-- ARTICLE start --
# 8" Bench Grinder. Any Recommendations?



## dieselshadow (Dec 3, 2016)

I'd like to get a new bench grinder, but don't want a piece of junk, nor do I want to spend $1k. What do you recommend?


----------



## FOMOGO (Dec 3, 2016)

Bought this cheap 8" Ryobi at home depot for the little winter place shop 5 or 6 yrs ago. Was pleasantly surprised. Normally I look for used US made stuff, but that's pretty hard to come by here in PR. It has cast tool rests, built in angle on one for drill bits with a magnifying shield/lens, built in lights above each wheel. Even the wheels seem decent, takes a few seconds to come up to speed, but runs smooth and pretty quiet. Seems at the time it was around $100 on sale. Cheers, Mike


----------



## Dan_S (Dec 4, 2016)

The jet has gotten good reviews, and even comes with good wheels.
http://www.rockler.com/jet-jwbg-8-8-bench-grinder-with-norton-wheels

It's a slow speed grinder, so it's more forgiving on tool steels like O1 & A2.


----------



## Sandia (Dec 4, 2016)

I second the Jet 8", bought one about 5 years ago and was very pleased, smooth running right out of the box and surprisingly the wheels are pretty darn good as well. Have it mounted on a pedestal.


----------



## Alan H. (Dec 4, 2016)

Rikon is now making a 1 hp unit that sells in the $220 range and is slow speed.  I have one with CBN wheels on it for my wood turning tool sharpening station.  I have been pleased with it thus far and of course, the CBN will work for HSS tool steel.  

I looked for a used Baldor locally but tired of Craigslist culture and bought the Rikon.


----------



## Alittlerusty (Dec 4, 2016)

Lowes has a variable speed delta for $130 ATM ..about 2000 to 3400 Rpm was wondering if anyone had one ( cheap Chinese but better than harbor freight)
-- ARTICLE end --
-- DATA EXTRACT start --
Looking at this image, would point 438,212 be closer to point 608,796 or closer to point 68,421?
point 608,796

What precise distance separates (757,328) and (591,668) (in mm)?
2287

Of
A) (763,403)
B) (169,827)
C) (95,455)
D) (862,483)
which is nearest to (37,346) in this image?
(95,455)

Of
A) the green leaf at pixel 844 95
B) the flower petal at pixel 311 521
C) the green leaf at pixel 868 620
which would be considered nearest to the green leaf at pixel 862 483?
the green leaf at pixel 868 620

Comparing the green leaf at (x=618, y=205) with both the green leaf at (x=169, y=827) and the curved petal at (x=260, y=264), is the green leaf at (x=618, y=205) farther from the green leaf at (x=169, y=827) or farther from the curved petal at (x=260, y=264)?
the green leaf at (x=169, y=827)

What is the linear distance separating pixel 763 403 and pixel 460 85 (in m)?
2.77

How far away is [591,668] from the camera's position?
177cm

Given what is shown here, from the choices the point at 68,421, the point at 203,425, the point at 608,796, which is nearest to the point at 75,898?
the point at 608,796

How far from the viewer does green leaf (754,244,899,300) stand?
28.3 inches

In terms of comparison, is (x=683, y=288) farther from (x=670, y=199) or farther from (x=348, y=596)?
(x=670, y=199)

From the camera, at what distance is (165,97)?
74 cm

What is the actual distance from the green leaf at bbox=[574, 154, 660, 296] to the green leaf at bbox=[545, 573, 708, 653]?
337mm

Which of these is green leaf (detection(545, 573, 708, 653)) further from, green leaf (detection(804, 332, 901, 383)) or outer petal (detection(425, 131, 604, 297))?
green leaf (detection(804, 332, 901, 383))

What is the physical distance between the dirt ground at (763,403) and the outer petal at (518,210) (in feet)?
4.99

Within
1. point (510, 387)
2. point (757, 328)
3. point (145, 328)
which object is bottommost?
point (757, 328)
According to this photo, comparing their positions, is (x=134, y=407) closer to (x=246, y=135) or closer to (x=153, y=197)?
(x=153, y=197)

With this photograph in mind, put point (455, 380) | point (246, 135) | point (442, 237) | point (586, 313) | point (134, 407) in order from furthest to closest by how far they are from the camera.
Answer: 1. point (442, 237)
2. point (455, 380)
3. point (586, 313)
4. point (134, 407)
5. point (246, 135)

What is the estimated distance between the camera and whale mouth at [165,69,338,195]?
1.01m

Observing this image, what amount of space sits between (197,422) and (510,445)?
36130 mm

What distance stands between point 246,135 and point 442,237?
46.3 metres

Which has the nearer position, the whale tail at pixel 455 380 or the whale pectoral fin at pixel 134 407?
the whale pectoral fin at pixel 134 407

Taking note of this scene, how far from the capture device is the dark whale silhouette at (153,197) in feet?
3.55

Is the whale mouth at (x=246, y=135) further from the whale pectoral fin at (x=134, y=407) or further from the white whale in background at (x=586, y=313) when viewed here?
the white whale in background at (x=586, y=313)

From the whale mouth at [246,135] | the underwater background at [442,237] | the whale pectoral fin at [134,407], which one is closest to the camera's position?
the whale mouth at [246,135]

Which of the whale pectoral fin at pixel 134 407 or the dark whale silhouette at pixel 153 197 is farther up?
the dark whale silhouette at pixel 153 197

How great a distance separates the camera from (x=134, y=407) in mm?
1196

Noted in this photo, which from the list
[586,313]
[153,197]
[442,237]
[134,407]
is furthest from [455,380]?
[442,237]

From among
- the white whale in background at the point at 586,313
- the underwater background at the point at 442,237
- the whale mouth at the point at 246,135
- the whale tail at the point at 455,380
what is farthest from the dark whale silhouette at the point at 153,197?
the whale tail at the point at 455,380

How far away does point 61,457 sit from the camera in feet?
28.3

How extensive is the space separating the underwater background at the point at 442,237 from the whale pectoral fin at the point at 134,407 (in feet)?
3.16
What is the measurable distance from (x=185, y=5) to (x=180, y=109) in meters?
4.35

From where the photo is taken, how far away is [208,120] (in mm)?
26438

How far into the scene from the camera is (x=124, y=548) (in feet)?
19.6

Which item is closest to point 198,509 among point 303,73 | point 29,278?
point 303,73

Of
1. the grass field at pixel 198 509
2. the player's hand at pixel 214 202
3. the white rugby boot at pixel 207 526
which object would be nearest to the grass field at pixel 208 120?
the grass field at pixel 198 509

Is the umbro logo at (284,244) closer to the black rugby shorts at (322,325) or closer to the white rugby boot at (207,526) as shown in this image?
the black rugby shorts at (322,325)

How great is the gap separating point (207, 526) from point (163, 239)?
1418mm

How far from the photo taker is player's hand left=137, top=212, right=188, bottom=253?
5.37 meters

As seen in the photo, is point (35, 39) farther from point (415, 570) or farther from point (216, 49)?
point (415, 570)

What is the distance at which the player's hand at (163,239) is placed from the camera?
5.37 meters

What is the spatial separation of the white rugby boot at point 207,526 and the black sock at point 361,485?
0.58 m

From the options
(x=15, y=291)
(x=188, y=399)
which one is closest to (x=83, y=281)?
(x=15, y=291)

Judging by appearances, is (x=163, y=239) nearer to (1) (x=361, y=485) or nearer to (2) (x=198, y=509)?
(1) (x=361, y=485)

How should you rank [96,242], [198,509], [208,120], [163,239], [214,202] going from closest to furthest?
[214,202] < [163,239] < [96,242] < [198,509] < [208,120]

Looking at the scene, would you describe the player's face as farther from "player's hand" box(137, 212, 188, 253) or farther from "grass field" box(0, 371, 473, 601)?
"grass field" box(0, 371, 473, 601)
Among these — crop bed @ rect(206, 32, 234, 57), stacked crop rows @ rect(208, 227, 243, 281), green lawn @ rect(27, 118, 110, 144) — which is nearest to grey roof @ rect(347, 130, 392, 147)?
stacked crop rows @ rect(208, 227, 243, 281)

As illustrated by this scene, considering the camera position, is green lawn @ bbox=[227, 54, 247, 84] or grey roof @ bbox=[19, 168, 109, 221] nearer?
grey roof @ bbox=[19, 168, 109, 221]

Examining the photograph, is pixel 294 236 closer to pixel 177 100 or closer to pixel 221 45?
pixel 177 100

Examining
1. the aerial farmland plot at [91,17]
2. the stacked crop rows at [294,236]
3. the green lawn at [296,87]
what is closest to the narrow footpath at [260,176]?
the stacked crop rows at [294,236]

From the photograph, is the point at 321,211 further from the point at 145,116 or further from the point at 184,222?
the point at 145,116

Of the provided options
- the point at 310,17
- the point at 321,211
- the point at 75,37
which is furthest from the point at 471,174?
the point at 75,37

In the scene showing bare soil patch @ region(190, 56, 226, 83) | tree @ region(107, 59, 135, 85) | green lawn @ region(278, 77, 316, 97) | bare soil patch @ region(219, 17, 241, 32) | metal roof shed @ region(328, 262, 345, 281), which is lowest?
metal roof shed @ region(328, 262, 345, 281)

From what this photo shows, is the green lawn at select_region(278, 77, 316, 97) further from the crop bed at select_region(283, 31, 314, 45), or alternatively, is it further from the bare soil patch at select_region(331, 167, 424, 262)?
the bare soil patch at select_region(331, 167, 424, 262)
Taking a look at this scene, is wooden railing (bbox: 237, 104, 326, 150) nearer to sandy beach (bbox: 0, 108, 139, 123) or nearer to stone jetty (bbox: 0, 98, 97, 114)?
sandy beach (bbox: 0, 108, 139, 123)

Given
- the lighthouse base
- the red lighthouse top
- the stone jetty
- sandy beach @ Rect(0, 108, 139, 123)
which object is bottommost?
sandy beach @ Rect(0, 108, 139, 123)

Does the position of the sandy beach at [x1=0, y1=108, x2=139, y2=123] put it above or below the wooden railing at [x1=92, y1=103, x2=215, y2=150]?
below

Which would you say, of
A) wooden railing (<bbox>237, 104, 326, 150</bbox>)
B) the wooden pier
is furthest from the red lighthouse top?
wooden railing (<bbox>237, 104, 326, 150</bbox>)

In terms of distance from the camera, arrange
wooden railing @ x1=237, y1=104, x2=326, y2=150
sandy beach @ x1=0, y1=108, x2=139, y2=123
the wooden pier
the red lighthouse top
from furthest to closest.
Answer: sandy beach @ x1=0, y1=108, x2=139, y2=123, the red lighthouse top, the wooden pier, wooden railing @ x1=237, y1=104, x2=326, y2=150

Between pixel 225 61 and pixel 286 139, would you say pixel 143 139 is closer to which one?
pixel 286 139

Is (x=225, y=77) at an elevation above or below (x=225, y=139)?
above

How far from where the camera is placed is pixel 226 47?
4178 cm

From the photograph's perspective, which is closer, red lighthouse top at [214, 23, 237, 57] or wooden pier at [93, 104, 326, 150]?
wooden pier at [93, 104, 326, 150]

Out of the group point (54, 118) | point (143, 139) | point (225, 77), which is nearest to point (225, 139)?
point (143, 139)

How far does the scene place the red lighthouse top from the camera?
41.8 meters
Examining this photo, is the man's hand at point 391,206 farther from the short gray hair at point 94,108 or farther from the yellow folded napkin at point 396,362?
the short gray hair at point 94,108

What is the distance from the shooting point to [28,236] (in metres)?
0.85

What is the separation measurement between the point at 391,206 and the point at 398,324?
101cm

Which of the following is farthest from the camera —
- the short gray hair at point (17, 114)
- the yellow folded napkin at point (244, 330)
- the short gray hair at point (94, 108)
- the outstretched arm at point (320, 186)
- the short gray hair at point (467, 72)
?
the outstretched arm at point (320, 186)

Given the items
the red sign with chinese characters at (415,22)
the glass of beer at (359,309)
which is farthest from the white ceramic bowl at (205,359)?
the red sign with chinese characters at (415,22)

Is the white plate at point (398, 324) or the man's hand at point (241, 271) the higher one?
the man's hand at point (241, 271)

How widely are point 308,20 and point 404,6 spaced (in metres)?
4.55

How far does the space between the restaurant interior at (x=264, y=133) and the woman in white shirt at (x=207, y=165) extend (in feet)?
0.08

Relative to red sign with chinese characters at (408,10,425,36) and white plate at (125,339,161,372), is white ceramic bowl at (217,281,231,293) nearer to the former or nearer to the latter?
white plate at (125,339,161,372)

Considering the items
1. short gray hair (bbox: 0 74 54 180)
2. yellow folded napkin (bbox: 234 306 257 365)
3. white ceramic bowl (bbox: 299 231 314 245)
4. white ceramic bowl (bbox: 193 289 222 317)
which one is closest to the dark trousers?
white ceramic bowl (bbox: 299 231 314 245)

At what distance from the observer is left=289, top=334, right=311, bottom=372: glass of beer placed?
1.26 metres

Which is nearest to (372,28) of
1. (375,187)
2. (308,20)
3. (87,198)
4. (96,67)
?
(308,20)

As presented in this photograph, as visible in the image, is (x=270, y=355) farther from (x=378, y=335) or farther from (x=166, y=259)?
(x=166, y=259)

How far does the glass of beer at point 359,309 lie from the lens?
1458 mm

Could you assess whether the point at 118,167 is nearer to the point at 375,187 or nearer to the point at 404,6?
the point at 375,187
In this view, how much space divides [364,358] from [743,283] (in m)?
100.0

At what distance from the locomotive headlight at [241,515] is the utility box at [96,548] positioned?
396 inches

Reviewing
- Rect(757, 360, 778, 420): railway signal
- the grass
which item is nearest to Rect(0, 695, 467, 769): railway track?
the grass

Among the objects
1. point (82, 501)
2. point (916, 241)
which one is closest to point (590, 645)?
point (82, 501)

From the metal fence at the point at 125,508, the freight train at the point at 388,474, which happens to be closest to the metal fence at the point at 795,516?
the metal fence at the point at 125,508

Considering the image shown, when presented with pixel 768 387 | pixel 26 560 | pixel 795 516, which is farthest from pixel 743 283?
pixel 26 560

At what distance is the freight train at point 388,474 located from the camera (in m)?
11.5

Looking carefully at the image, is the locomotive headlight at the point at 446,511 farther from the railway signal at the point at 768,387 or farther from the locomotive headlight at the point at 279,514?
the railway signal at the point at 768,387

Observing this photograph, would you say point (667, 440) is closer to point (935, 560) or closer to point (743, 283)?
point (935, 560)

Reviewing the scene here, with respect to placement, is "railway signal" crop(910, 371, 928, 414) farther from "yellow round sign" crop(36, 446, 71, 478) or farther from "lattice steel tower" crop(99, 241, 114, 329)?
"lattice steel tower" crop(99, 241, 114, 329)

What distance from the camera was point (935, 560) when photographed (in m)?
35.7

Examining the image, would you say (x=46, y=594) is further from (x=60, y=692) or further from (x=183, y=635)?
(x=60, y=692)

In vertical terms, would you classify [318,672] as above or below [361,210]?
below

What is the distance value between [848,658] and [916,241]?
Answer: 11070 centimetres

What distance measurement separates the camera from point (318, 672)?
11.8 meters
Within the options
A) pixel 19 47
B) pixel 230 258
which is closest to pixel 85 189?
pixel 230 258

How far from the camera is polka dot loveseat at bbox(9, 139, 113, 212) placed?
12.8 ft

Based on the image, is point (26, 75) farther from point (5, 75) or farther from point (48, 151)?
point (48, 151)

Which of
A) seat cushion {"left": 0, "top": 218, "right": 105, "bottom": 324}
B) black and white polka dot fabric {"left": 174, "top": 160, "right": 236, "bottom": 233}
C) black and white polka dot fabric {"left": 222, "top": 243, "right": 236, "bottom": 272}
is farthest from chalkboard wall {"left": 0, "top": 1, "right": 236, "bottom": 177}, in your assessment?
-- DATA EXTRACT end --
# [OBJECTIVE 1]
In the bench grinder thread, what kind of wheels does Alan H. have on his Rikon?
# [OBJECTIVE 2]
Write out the part of the bench grinder thread starting at "## Alan H. (Dec" and ending at "than harbor freight)".
# [OBJECTIVE 3]
Write the next part of the bench grinder thread, picking up right after its last sentence.

# [REPLY 1]
CBN wheels.

# [REPLY 2]
## Alan H. (Dec 4, 2016)

Rikon is now making a 1 hp unit that sells in the $220 range and is slow speed.  I have one with CBN wheels on it for my wood turning tool sharpening station.  I have been pleased with it thus far and of course, the CBN will work for HSS tool steel.  

I looked for a used Baldor locally but tired of Craigslist culture and bought the Rikon.


----------



## Alittlerusty (Dec 4, 2016)

Lowes has a variable speed delta for $130 ATM ..about 2000 to 3400 Rpm was wondering if anyone had one ( cheap Chinese but better than harbor freight)

# [REPLY 3]
----------



## woodtickgreg (Dec 4, 2016)

I found an 8"craftsman used at an auction, I got it cheap so what the heck I thought, give it a try. It is a surprisingly good grinder, comes up to speed fast, runs smooth, and it came on a pedestal, has lights over each wheel but they are burned out and kind of a pita. I may change the lights to something else. But I do like the grinder, I don't know if the new ones are as good but they may be worth looking at. I intend to pick up the slow speed rikon too.


----------



## Terrywerm (Dec 4, 2016)

Woodcraft and Rockler both have the Rikon 1/2 HP 8" slow speed grinder (model 80-805) on sale for $99.99. My budget is too tight right now, or I would go get one myself. I've got one of the HF grinders and do not particularly care for it. This unit does not have a light on it, that one (model 80-808) will cost you about $220, but it also has a 1 HP motor.


----------



## dieselshadow (Dec 4, 2016)

Is Rikon a decent quality name brand? Never heard of them before. 

I like that Jet that was posted. Also like Grizzly's industrial one. Sure is a spendy joker though. It weighs in at over 100lbs.


----------



## Terrywerm (Dec 4, 2016)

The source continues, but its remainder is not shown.